Reputation: 111
I have been using one-hot encoding for a while now in all pre-processing data pipelines that I have had.
But I have run into an issue now that I am trying to pre-process new data automatically with flask server running a model.
TLDR of what I am trying to do is to search new data for a specific Date, region and type and run a .predict on it.
The problem arises as after I search for a specific data point I have to change the columns from objects to the one-hot encoded ones.

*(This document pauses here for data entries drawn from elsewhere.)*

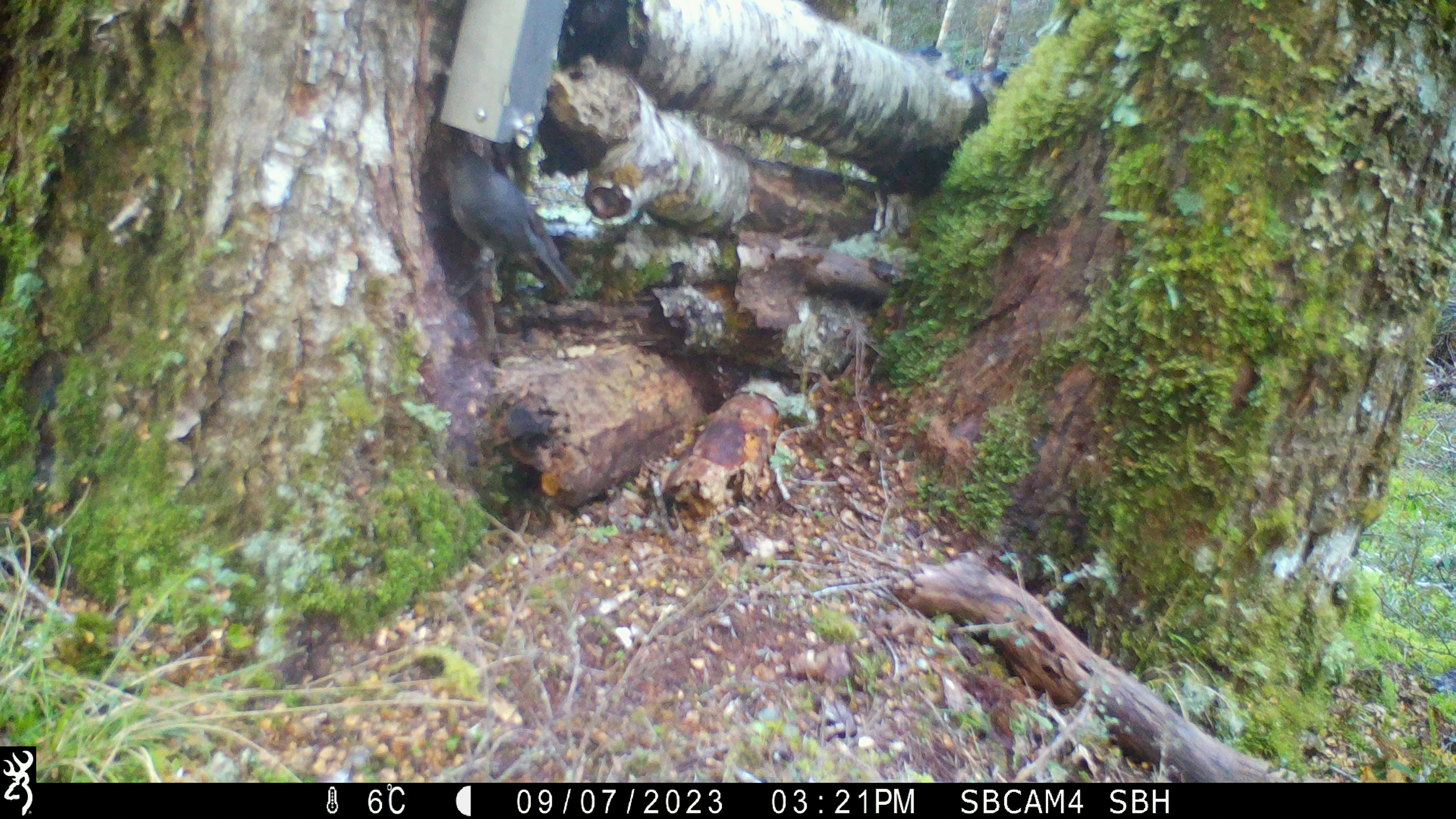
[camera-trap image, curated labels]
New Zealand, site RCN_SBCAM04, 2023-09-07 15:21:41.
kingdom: Animalia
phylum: Chordata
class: Aves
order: Passeriformes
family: Petroicidae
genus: Petroica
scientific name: Petroica australis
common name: new zealand robin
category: robin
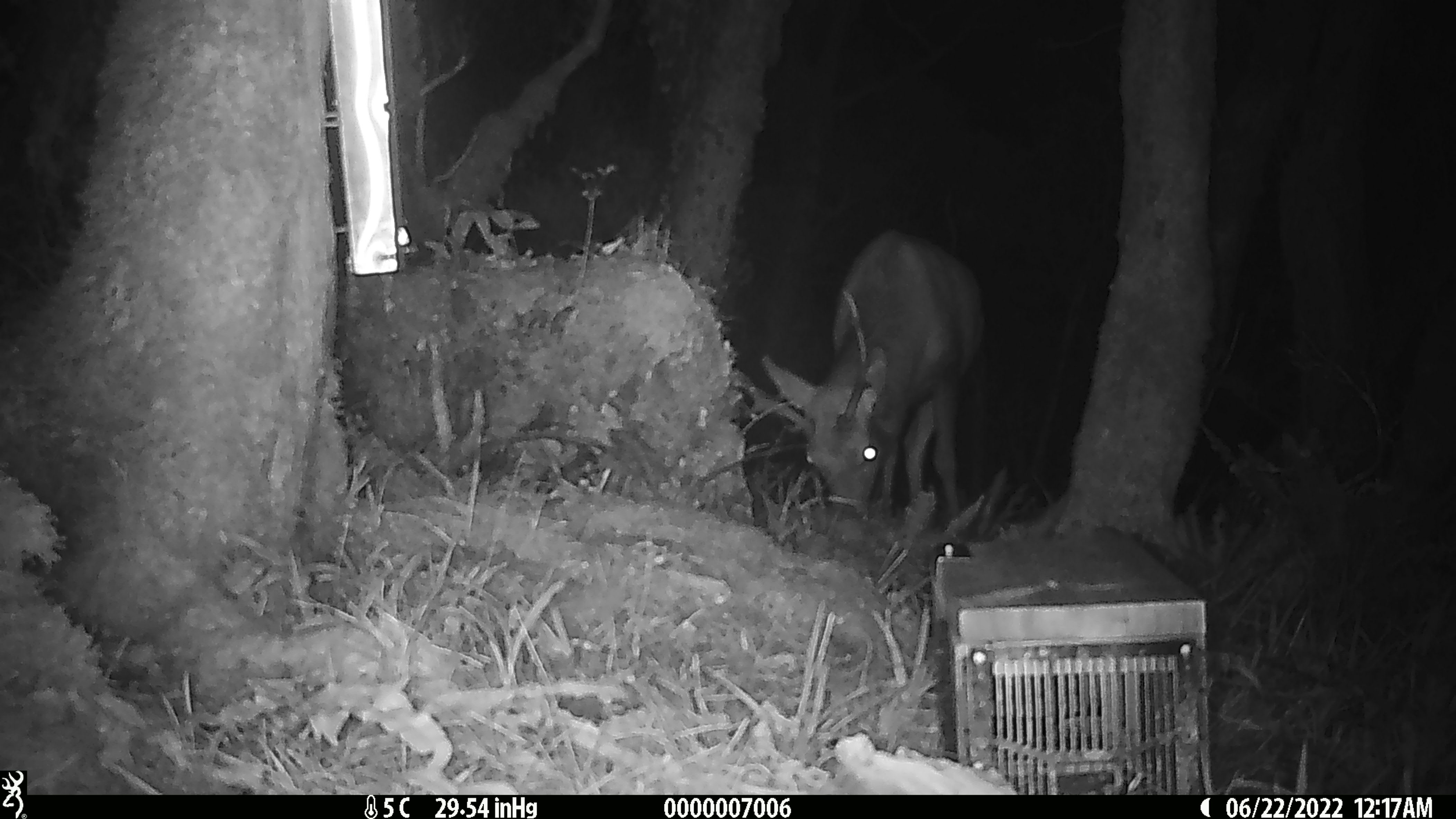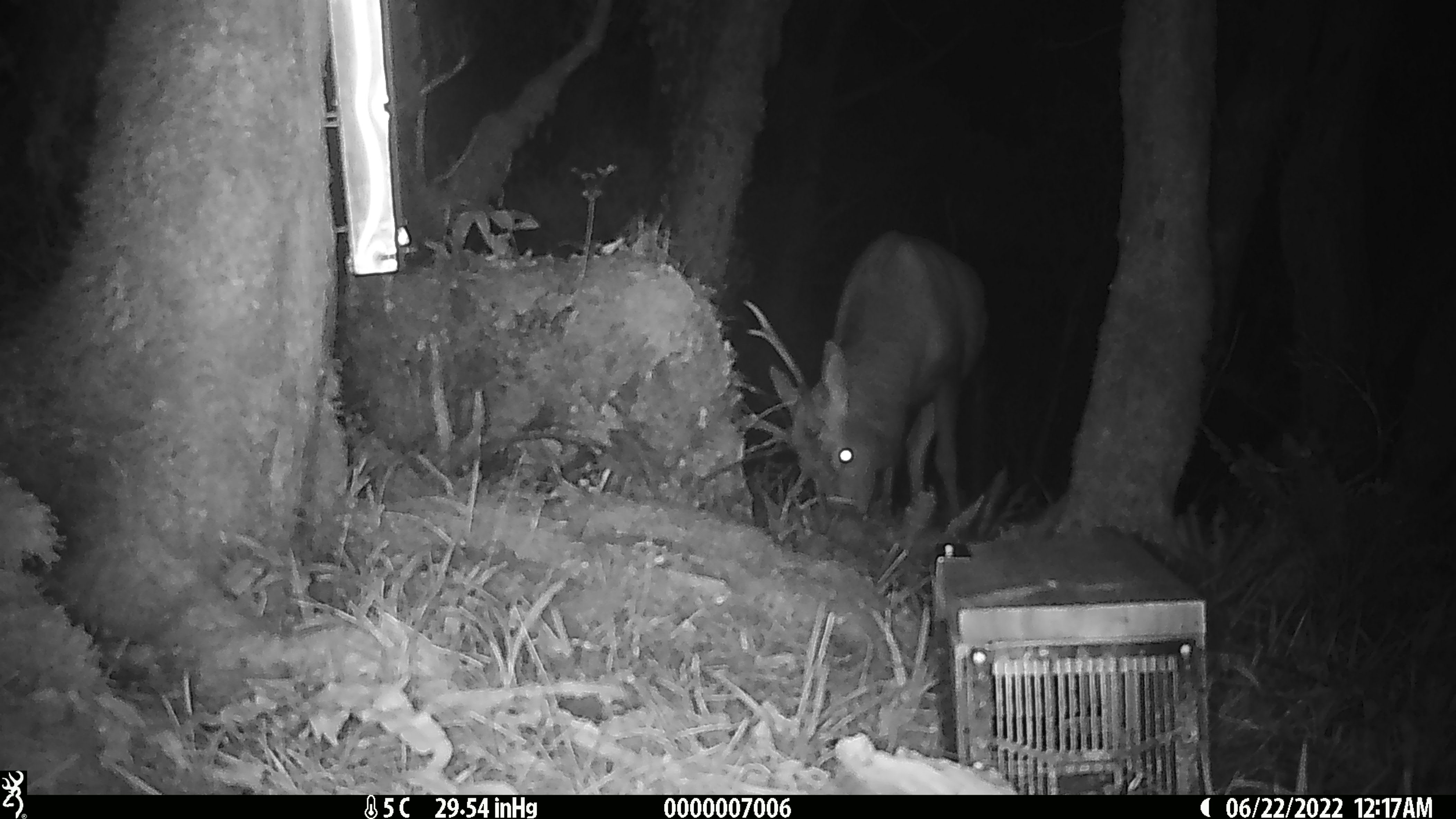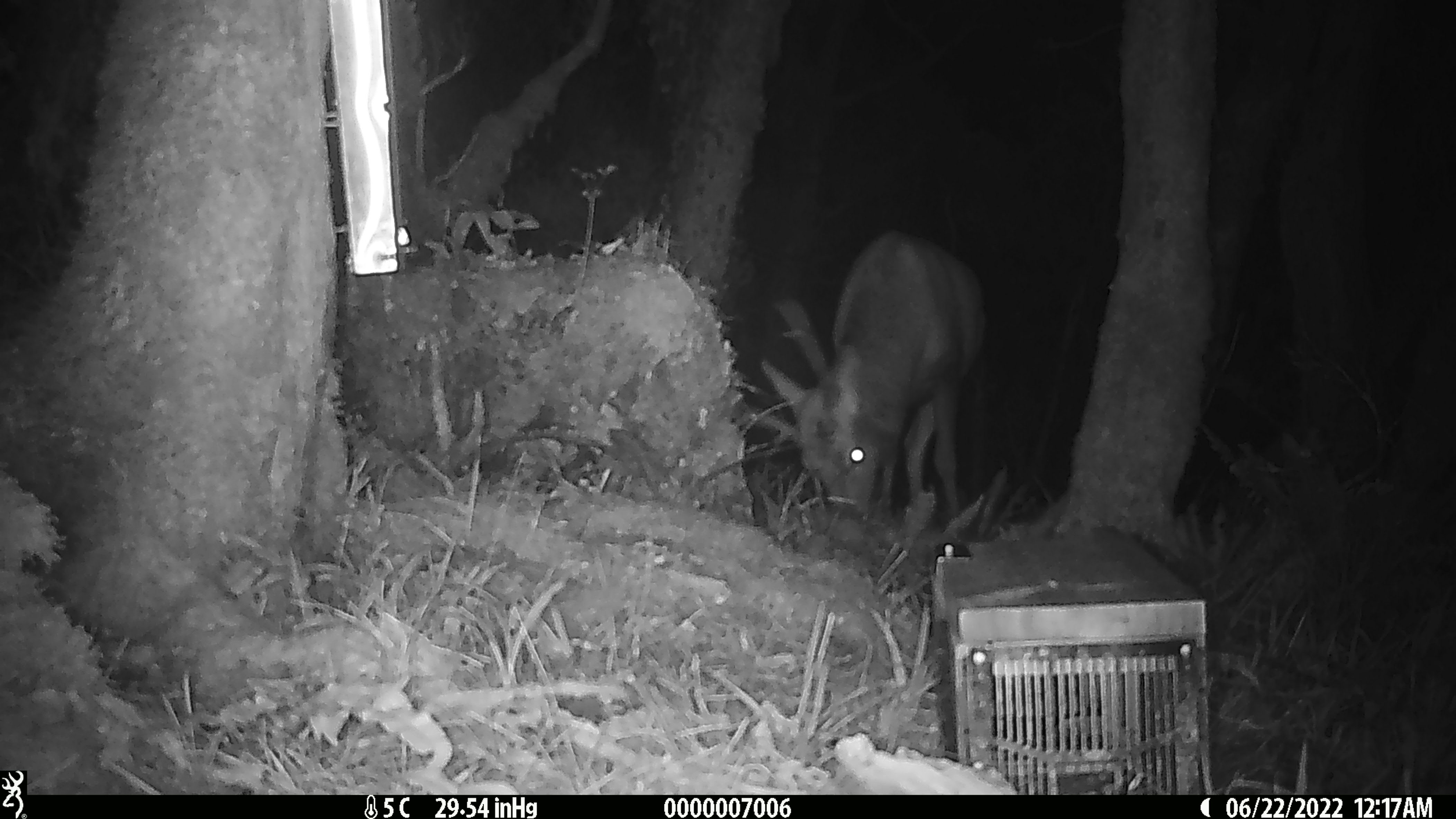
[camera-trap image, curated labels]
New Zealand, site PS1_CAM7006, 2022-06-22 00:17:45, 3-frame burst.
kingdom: Animalia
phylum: Chordata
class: Mammalia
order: Artiodactyla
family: Cervidae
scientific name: Cervidae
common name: deer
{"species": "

My question is, how do I know which column is for which category inside a feature? As I have around 240 columns after one hot encoding.
Upvotes: 1
Views: 6769
Reputation: 1072
An alternative to sklearn's OneHotEncoder is Feature-engine's OneHotEncoder, which returns clearly named dummy variables:
import pandas as pd
from feature_engine.encoding import OneHotEncoder
X = pd.DataFrame(dict(x1 = [1,2,3,4], x2 = ["a", "a", "b", "c"]))
ohe = OneHotEncoder()
ohe.fit(X)
ohe.transform(X)
The previous code returns the following dataframe:
x1 x2_a x2_b x2_c
0 1 1 0 0
1 2 1 0 0
2 3 0 1 0
3 4 0 0 1
The encoded variables are named with the variable name, then underscore, and then the category, so they are very easy to identify.
I leave the link to Feature-engine's OneHotEncoder for more details.
Upvotes: 1
Reputation: 120409
IIUC, use get_feature_names_out()
:
import pandas as pd
from sklearn.preprocessing import OneHotEncoder
df = pd.DataFrame({'A': [0, 1, 2], 'B': [3, 1, 0],
'C': [0, 2, 2], 'D': [0, 1, 1]})
ohe = OneHotEncoder()
data = ohe.fit_transform(df)
df1 = pd.DataFrame(data.toarray(), columns=ohe.get_feature_names_out(), dtype=int)
Output:
>>> df
A B C D
0 0 3 0 0
1 1 1 2 1
2 2 0 2 1
>>> df1
A_0 A_1 A_2 B_0 B_1 B_3 C_0 C_2 D_0 D_1
0 1 0 0 0 0 1 1 0 1 0
1 0 1 0 0 1 0 0 1 0 1
2 0 0 1 1 0 0 0 1 0 1
>>> pd.Series(ohe.get_feature_names_out()).str.rsplit('_', 1).str[0]
0 A
1 A
2 A
3 B
4 B
5 B
6 C
7 C
8 D
9 D
dtype: object
Upvotes: 2